Probably because on page 288, the definition of a line integral is as follows (modified notation): given a one-form $\eta$ on $[a,b]$, if we let $t$ denote the coordinate on $[a,b]$ then we may express it as $\eta = f \, dt$ for some unique $f:[a,b] \to \Bbb{R}$. Then, we define $\int_{[a,b]}\eta := \int_a^b f$, where the LHS is a new symbol where we're defining the integral of a one-form over $[a,b]$, while the RHS is the standard Riemann integral of a function $f:[a,b] \to \Bbb{R}$.

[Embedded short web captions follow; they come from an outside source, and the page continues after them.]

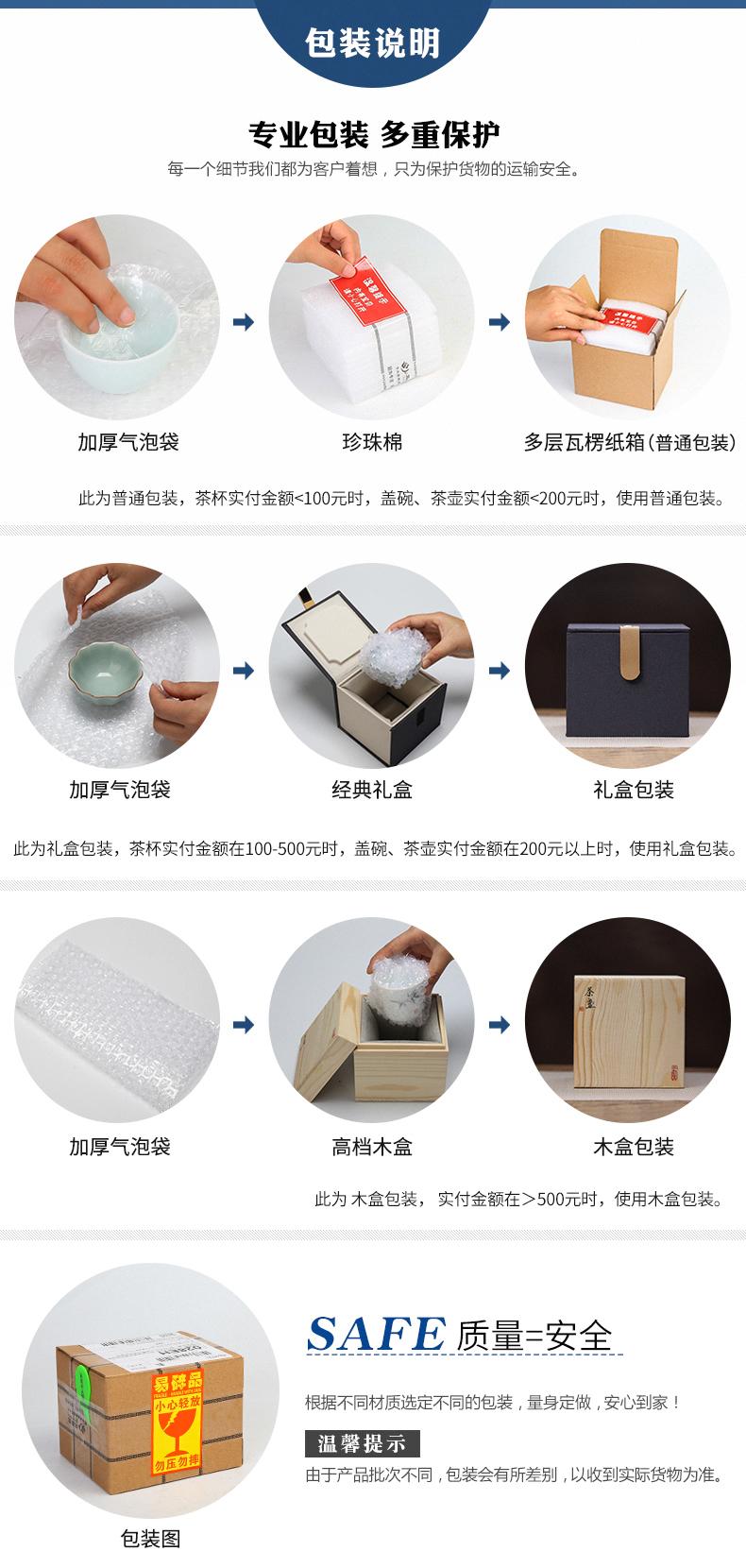 The three regular white porcelain kung fu tea set ceramic fair tureen tea cups cup sample tea cup suet jade pure white
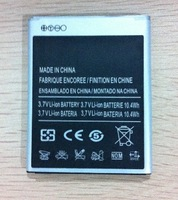 1650mAh Replace rechargeable Battery For Samsung Galaxy S2 i9100,MOQ:20pcs,HK/Swiss Post Free Shipping, D0132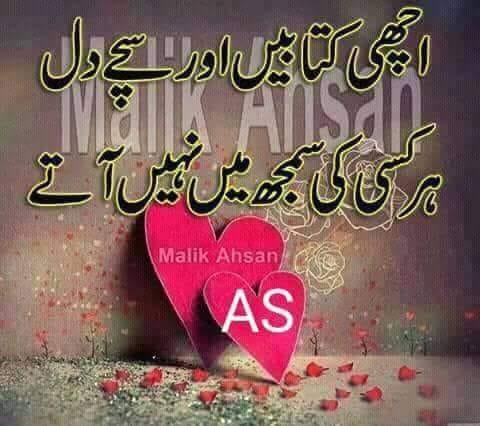 Achi Kitaben Or Sachy Dil | Urdu 2 Lines Poetry | 2 Lines Urdu Sad Poetry Images | Poetry In Urdu - Urdu Poetry World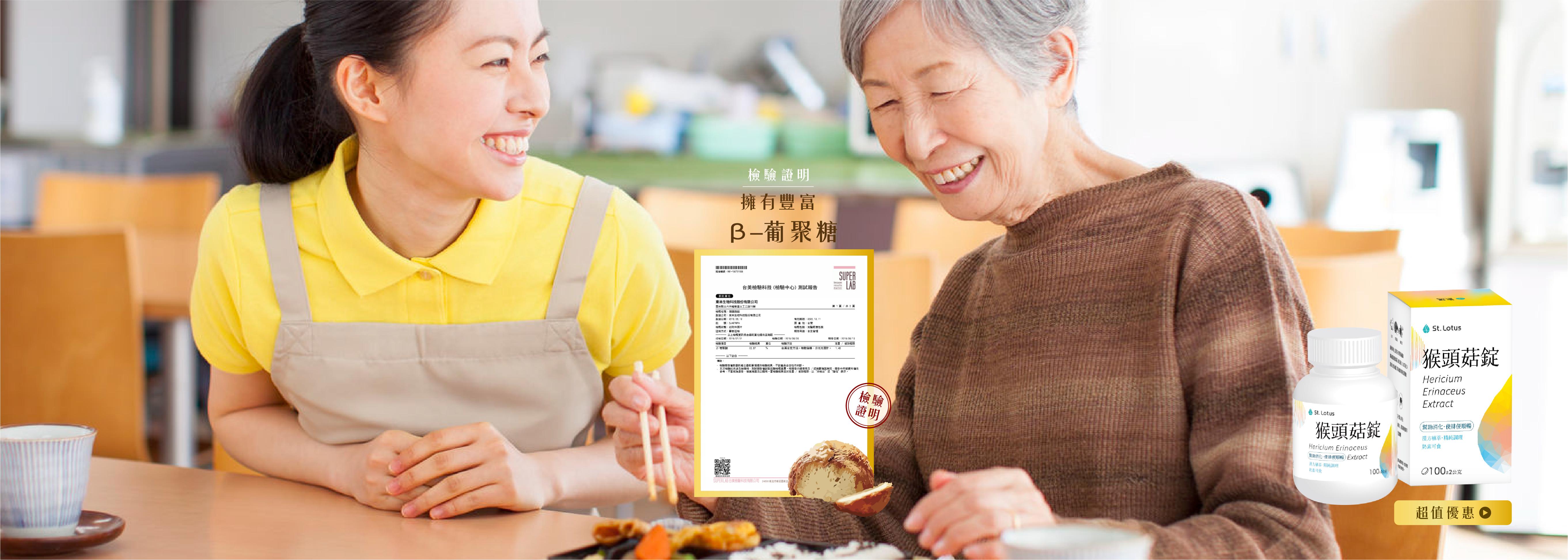 【限定優惠】猴頭菇錠,常保健康人生滿分!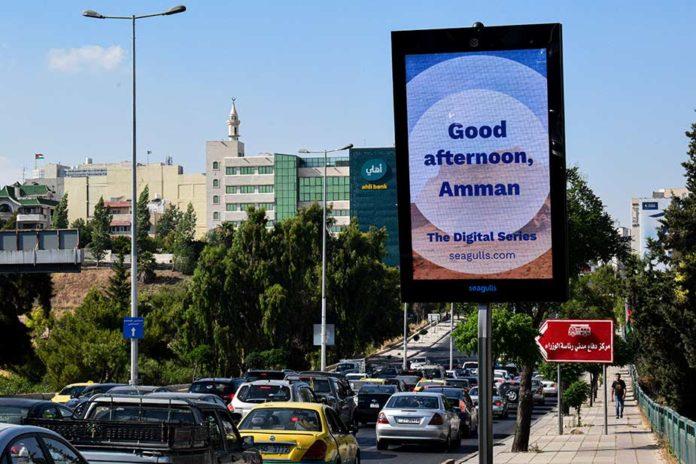Daktronics предлагает 80 светодиодных дисплеев в столице Иордании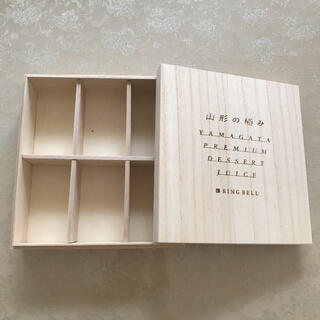 【美品】木箱(小物入れ)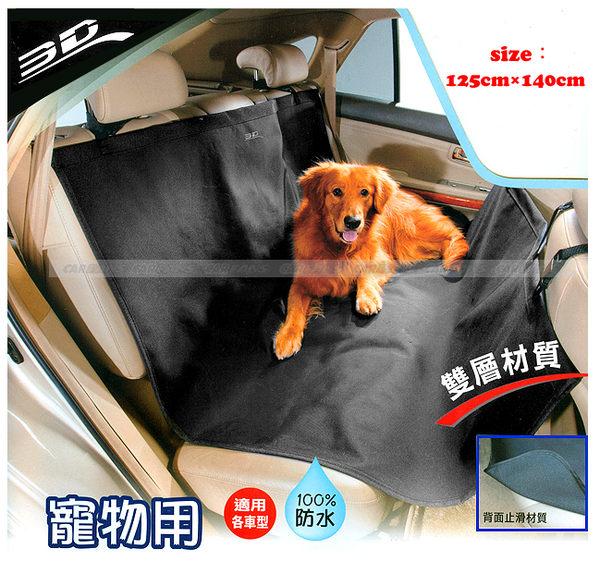 【愛車族購物網】寵物用椅套防護墊 ((後座椅))100%防水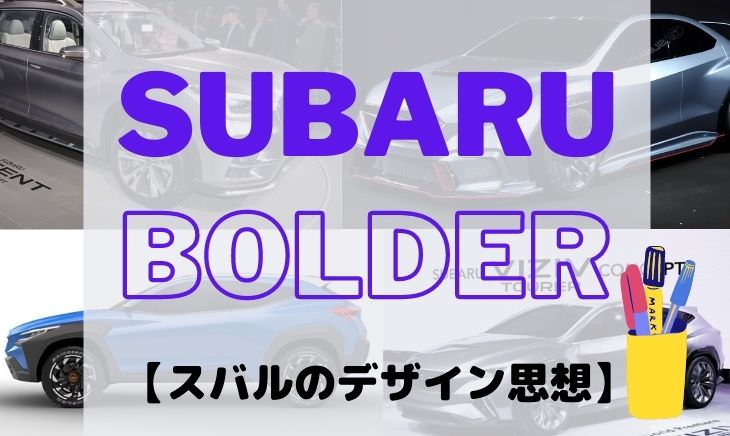 スバルの新デザイン「BOLDER」の真意【現役社員が徹底解説】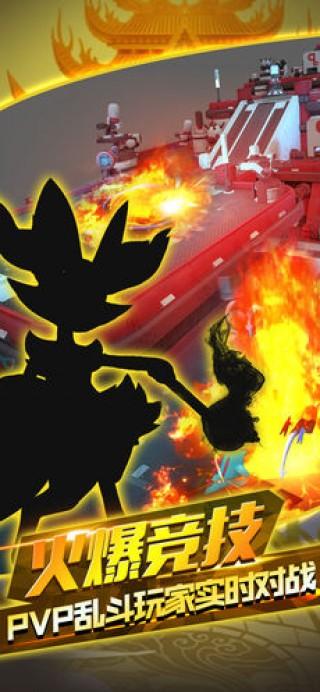 口袋梦幻对决-最热血究极体ARPG动作手游截图(1)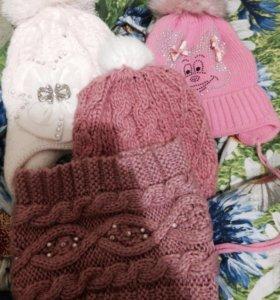 Три детские шапочки и шарфик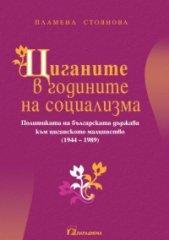 Циганите в годините на социализма - Пламена Славова Стоянова -
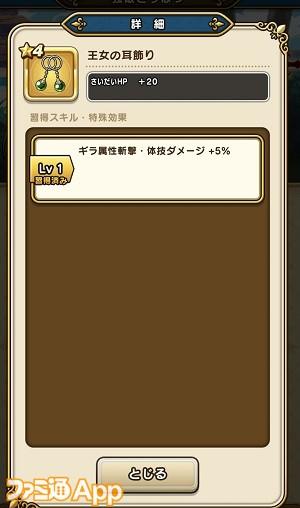S__31891460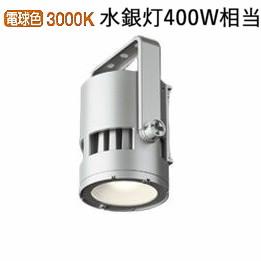 オーデリック LED防雨型高天井用照明XG454016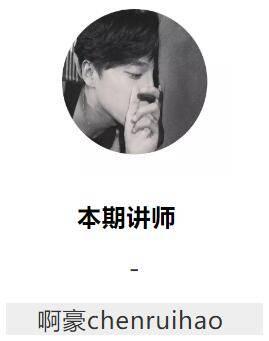 【啊豪Chenruihao】C4D教程 《Octane电商产品级渲染秘籍》教程 独家限时特惠中... | R站×CGD丑工出品 - R站|学习使我快乐! - 10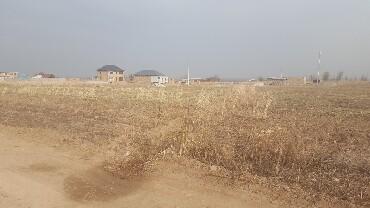 Продажа 4 соток Для строительства от собственника в Бишкек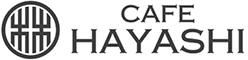 CAFE-HAYASHI ホームページ用ロゴ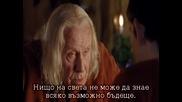 Бг Превод Приключенията на Мерилин (the Adventures of Merlin) сезон 2 епизод 11 част 2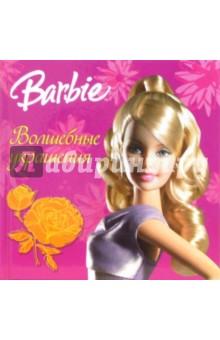 Барби. Волшебные украшения
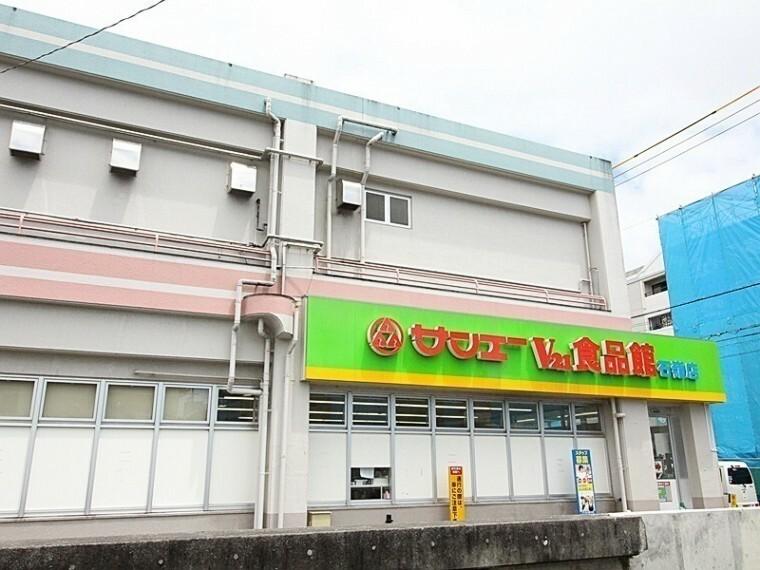 スーパー サンエーV21いしみね食品館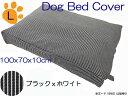 ドッグベッド用カバー犬 マットカバー犬 ベッド用カバーカドラー用カバーヒッコリー中大型犬用 Lサイズ約100x70x10cm…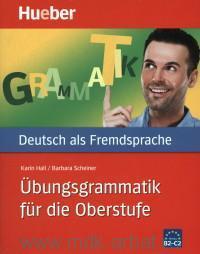 Ubungsgrammatik fur die Oberstufe : Deutsch als Fremdsprache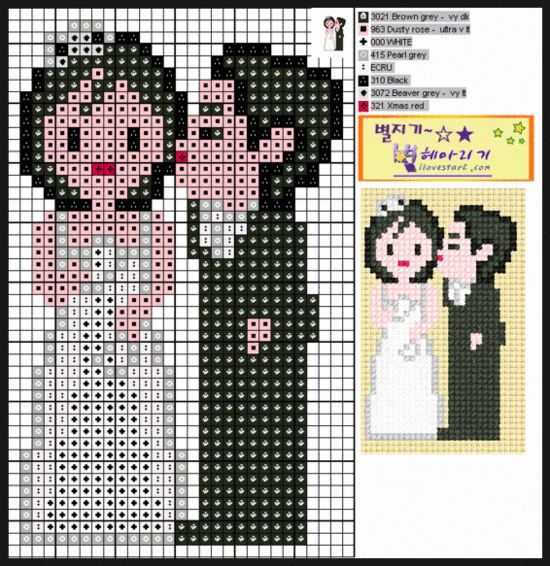 Wedding - married couple perler beads pattern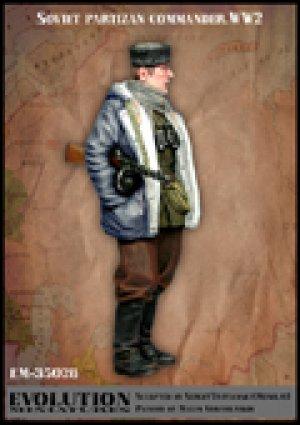 Guerrillero Sovietico  (Vista 1)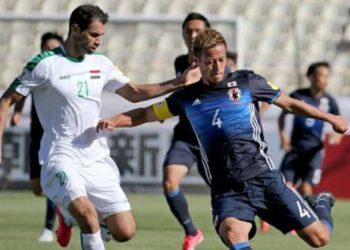 ไฮไลท์ฟุตบอล อิรัก 1-1 ญี่ปุ่น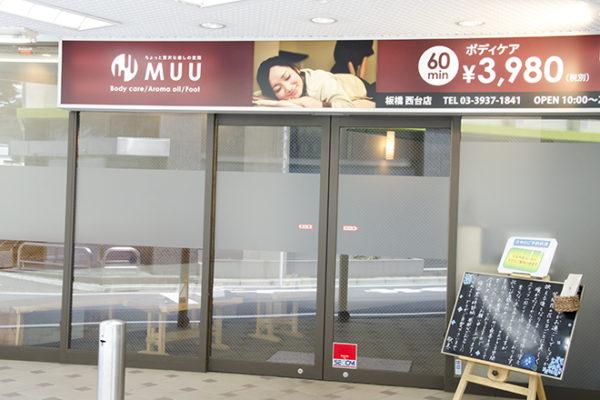 MUU 板橋西台店 外観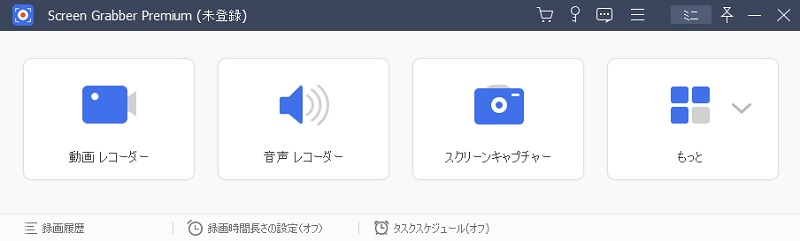 sgpremium interface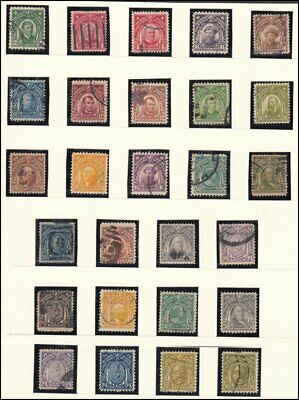 (GS328) PHILIPPINES - USA. OLD EARLY STAMPS REGULAR ISSUES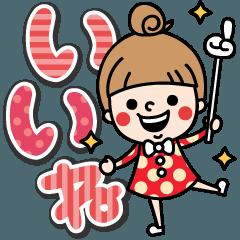 おだんごガール【でか文字・基本】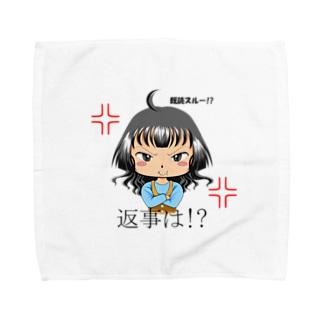 不機嫌マリーちゃん Towel handkerchiefs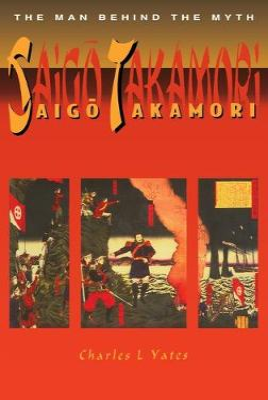 Saigo Takamori by Yates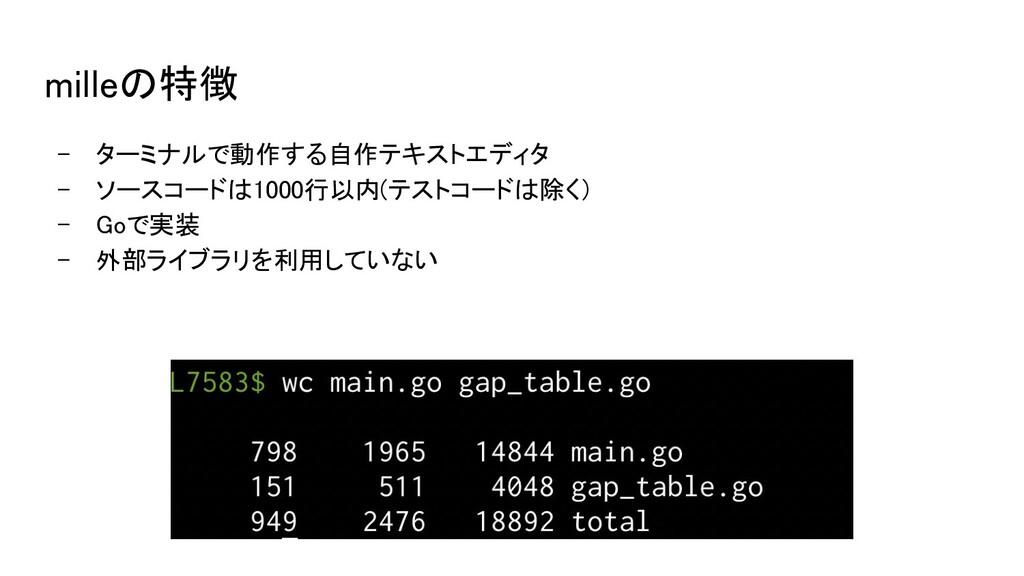 milleの特徴 - ターミナルで動作する自作テキストエディタ - ソースコードは1000...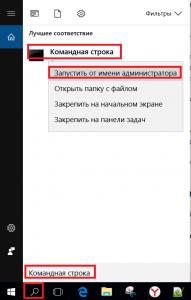 тестовый режим windows 7 сборка 7601 что это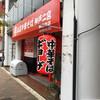 神戸元町 和歌山ラーメン 丸高中華そば神戸二宮 県庁前店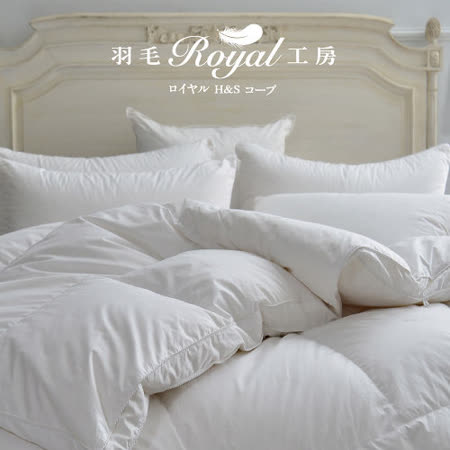 皇室羽毛工房-高級95%羽絨冬被+羽毛枕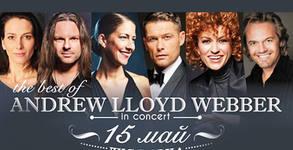"""Мегаконцертът """"Най-доброто от Андрю Лойд Уебър"""" със 130 международни музиканти и певци - на 15 Май"""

Now, to prove the theorem you have apply the definition, which means you have to be able to express $\gamma^*{\omega}$ as $f\, dt$. I guess the point of introducing the chart is to somehow convince you that $f(t) = \omega_{\gamma(t)}(\gamma'(t))$? Though this is pretty straightforward even without a chart. For $t \in [a,b]$, let $e_t = \dfrac{d}{dt}\bigg|_t \in T_t\Bbb{R}$ denote the "unit tangent vector" corresponding to the element $1 \in \Bbb{R}$, but regarded as a tangent vector under the isomorphism $\Bbb{R} \cong T_t \Bbb{R}$. Then, $(dt)_t(e_t) = 1$ (here, I'm of course using $t$ to mean both the base point and also the standard identity coordinate function on $[a,b]$... hopefully it's not too confusing). So, \begin{align} f(t) &= f(t) \cdot (dt)_t(e_t) \\ &= (f\, dt)_t(e_t) \\ &= (\gamma^*\omega)_t(e_t) \\ &= \omega_{\gamma(t)}\left( d\gamma_t(e_t)\right) \\ &= \omega_{\gamma(t)}\left( \gamma'(t)_{\gamma(t)}\right), \end{align} where in the last line, I use the notation $\gamma'(t)_{\gamma(t)}$ to mean the tangent vector in $T_{\gamma(t)}\Bbb{R}^n$ corresponding to the vector $\gamma'(t) \in \Bbb{R}^n$ under the isomorphism $\Bbb{R}^n \cong T_{\gamma(t)}\Bbb{R}^n$.
Note that the argument I presented above only works for smooth $\gamma$. For piece-wise smooth $\gamma$, just chop up $[a,b]$ appropriately into finitely many pieces, and apply this argument on each piece.